Together, my husband and I are the proud parents of 8 children who range in age from 13 to 31. Many parents, as we, are grateful to enjoy the sacred blessing of children. My faith also celebrates that human beings have been graced by God with the ability to be intimate in ways that are separate and apart from child bearing. Access to safe and effective contraceptives enables us to build strong bonds of partnership, serving the wellbeing of family life in our communities. And when we look ahead to the future of our family, it is our desire that each of our children have easy and affordable access to family planning, even as we look forward to the blessing of grandchildren when our children are ready for the joy of parenthood. Contraception is and will be an essential part of their healthcare through their schooling, internships and work.

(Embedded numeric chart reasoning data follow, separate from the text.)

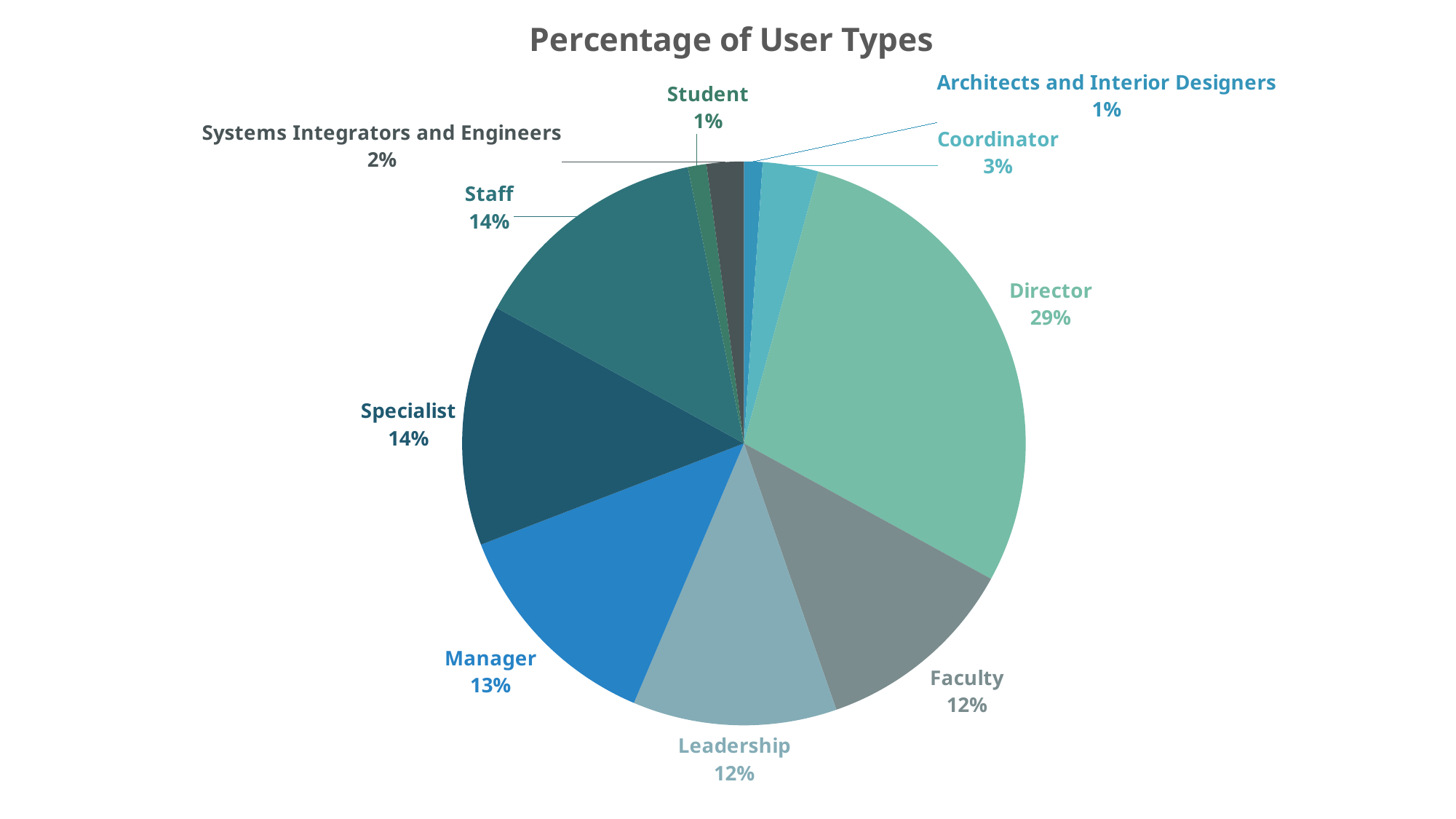
What percentage is shown for Coordinator? 3% What percentage of users are Directors? 29% What percentage is shown for Systems Integrators and Engineers? 2% Which is larger, the share for Staff or the share for Faculty? Staff Which user type has the largest share of the pie? Director What is the difference between the Specialist share and the Coordinator share? 11% How many user types are shown in the pie chart? 10 What is the difference in percentage between Director and Manager? 16% What type of chart is shown on the slide? pie chart What is the title of the chart? Percentage of User Types What share of the pie does the Manager slice represent? 13% What percentage of users are Students? 1%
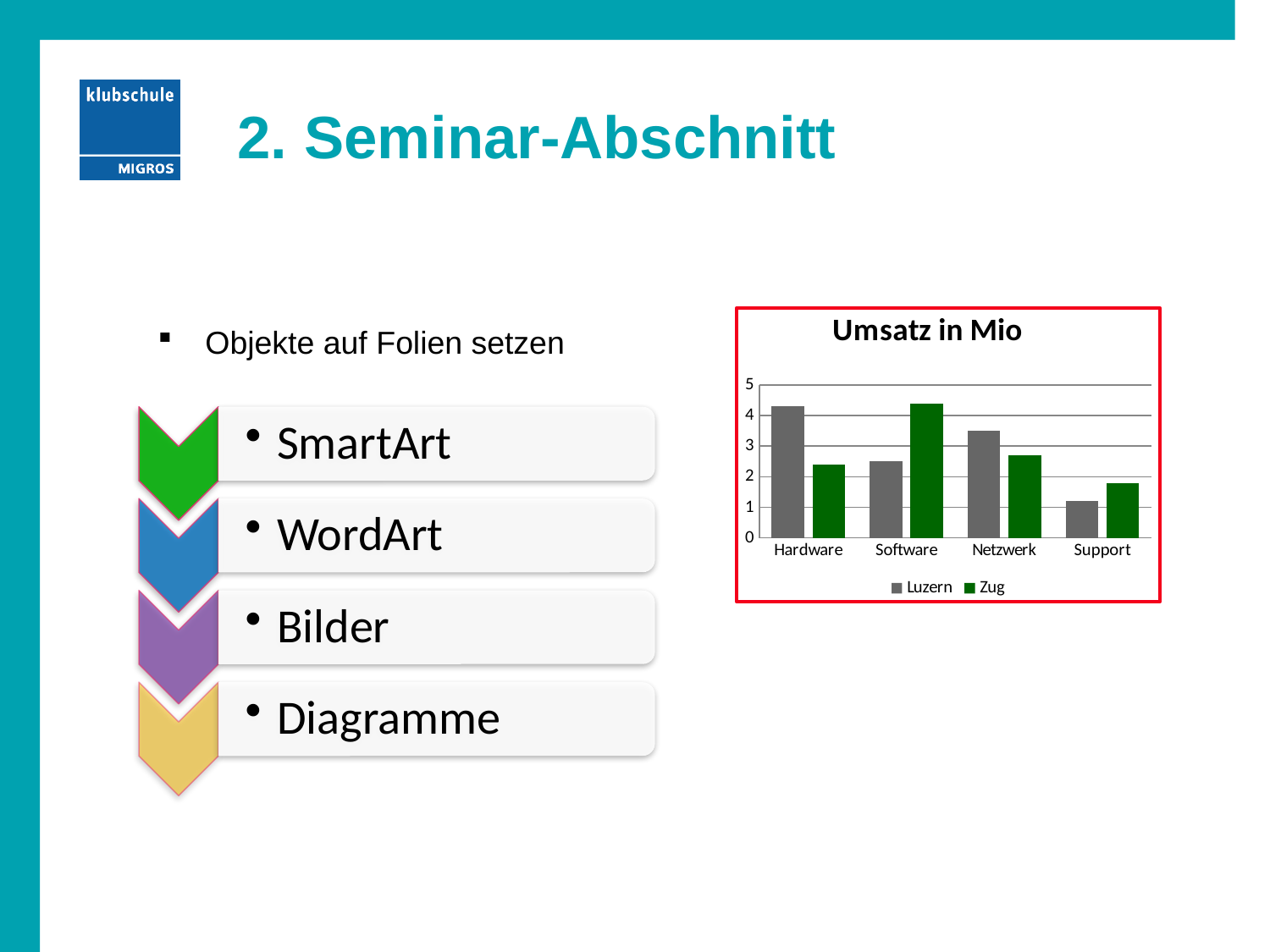
Is the Zug value for Hardware greater or less than 3? less How many categories are shown on the x axis of the chart? 4 Is the Luzern value for Hardware greater or less than 4? greater For the Zug series, which category has the highest value? Software For Software, which series has the larger value, Luzern or Zug? Zug How many series does the chart's legend list? 2 For the Luzern series, which category has the lowest value? Support For the Luzern series, which category has the highest value? Hardware What is the title of the chart? Umsatz in Mio For Hardware, which series has the larger value, Luzern or Zug? Luzern What kind of chart is shown on the slide? bar chart Which series is shown in green in the chart? Zug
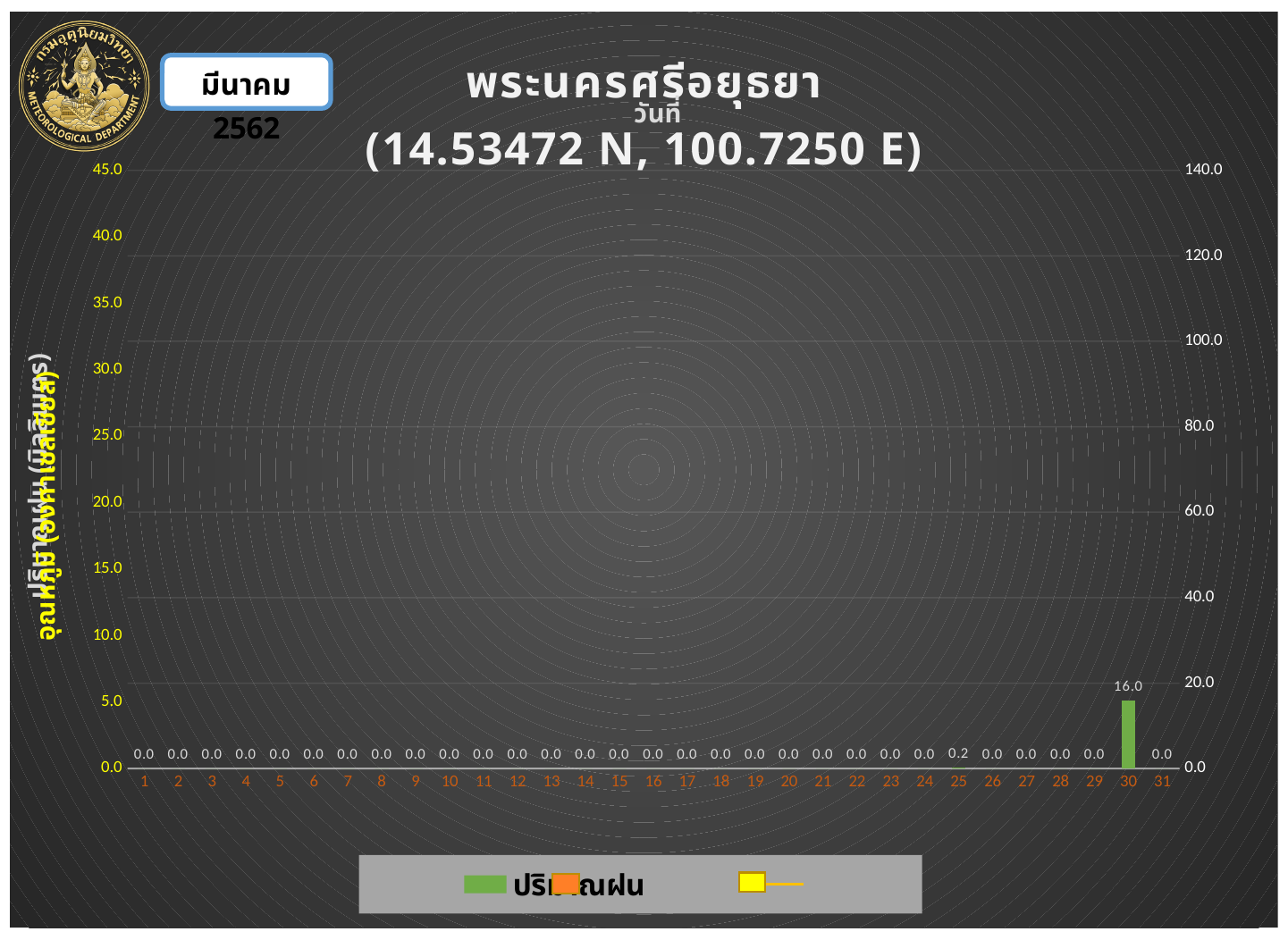
What is the rainfall value shown for day 31? 0.0 What colour are the rainfall bars? green Which day has the highest rainfall value? 30 What kind of chart is used to show the rainfall values? bar chart What is the highest value shown on the left-hand axis? 45.0 What is the highest value shown on the right-hand axis? 140.0 What is the rainfall value shown for day 25? 0.2 What is the rainfall value shown for day 30? 16.0 What is the difference between the rainfall values for day 30 and day 25? 15.8 How many days are shown on the x axis? 31 Which has the larger rainfall value, day 25 or day 30? day 30 What is the rainfall value shown for day 15? 0.0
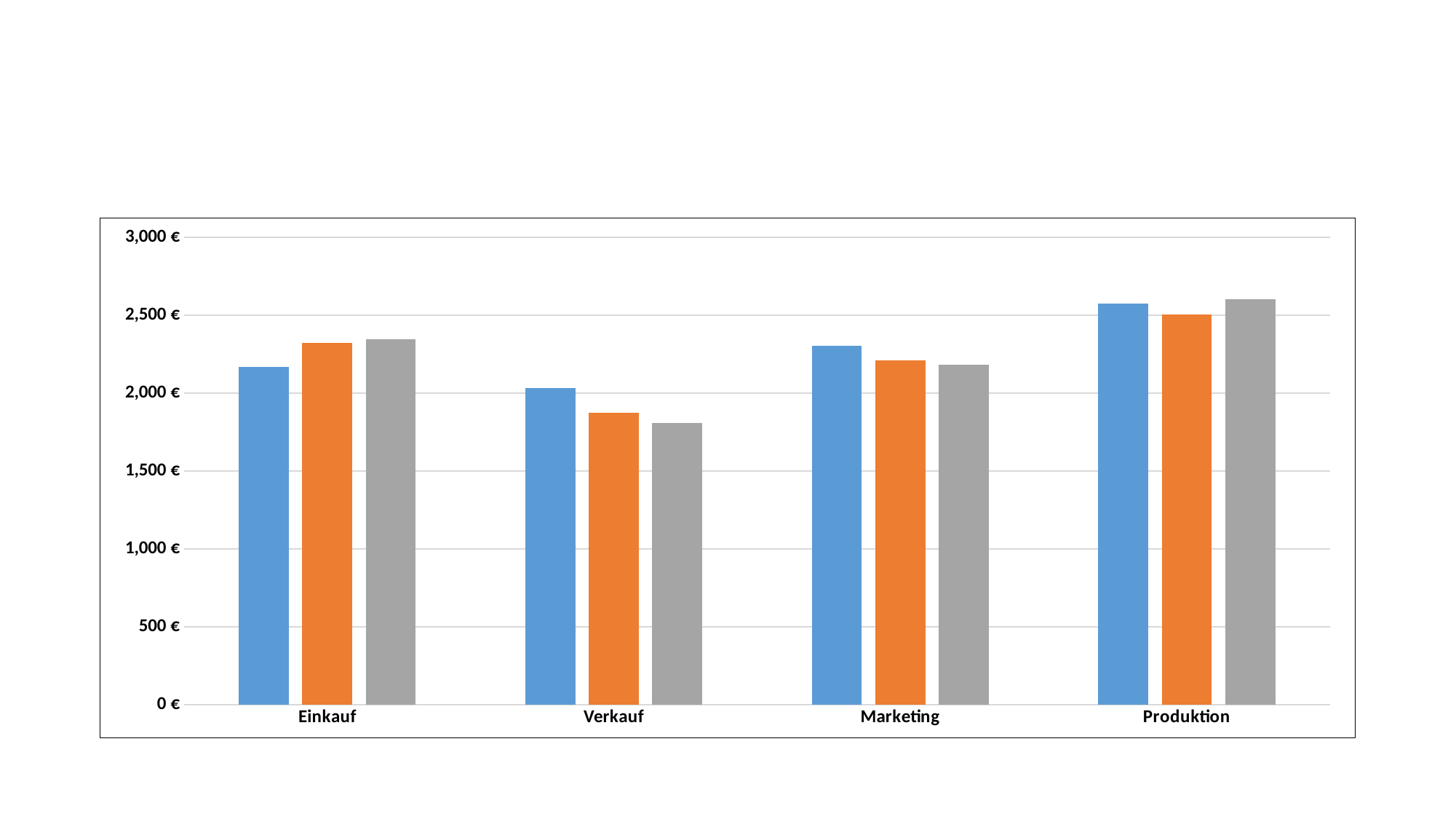
Which category has the shortest gray bar? Verkauf Within the Verkauf category, which is larger, the blue bar or the gray bar? the blue bar How many bars are shown for each category? 3 Is the gray bar for Verkauf greater or less than 2,000 €? less How many categories are shown on the x axis? 4 What kind of chart is shown on the slide? bar chart Which is larger, the blue bar for Einkauf or the blue bar for Marketing? Marketing Is the blue bar for Einkauf greater or less than 2,000 €? greater Is the gray bar for Produktion greater or less than 2,500 €? greater Which category has the shortest orange bar? Verkauf Which category has the tallest blue bar? Produktion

I am also proud of my church, the United Church of Christ, because we have long affirmed that women with limited financial means should be able to receive public funding in order to exercise their legal right to a full range of reproductive health services. Just as we have spoken out in the past, our voice is but one of many supportive religious voices on this issue today.

As a pastor, a wife, mother, and someday, I hope, a grandmother, I believe that every woman should be able to choose and consistently use the birth control that works best for her without cost getting in the way. People should be allowed to make and act on an informed decision when it comes to having children. Given that so many women and their loved ones are under significant financial pressure, I want to see birth control become a fully covered medical service through healthcare reform.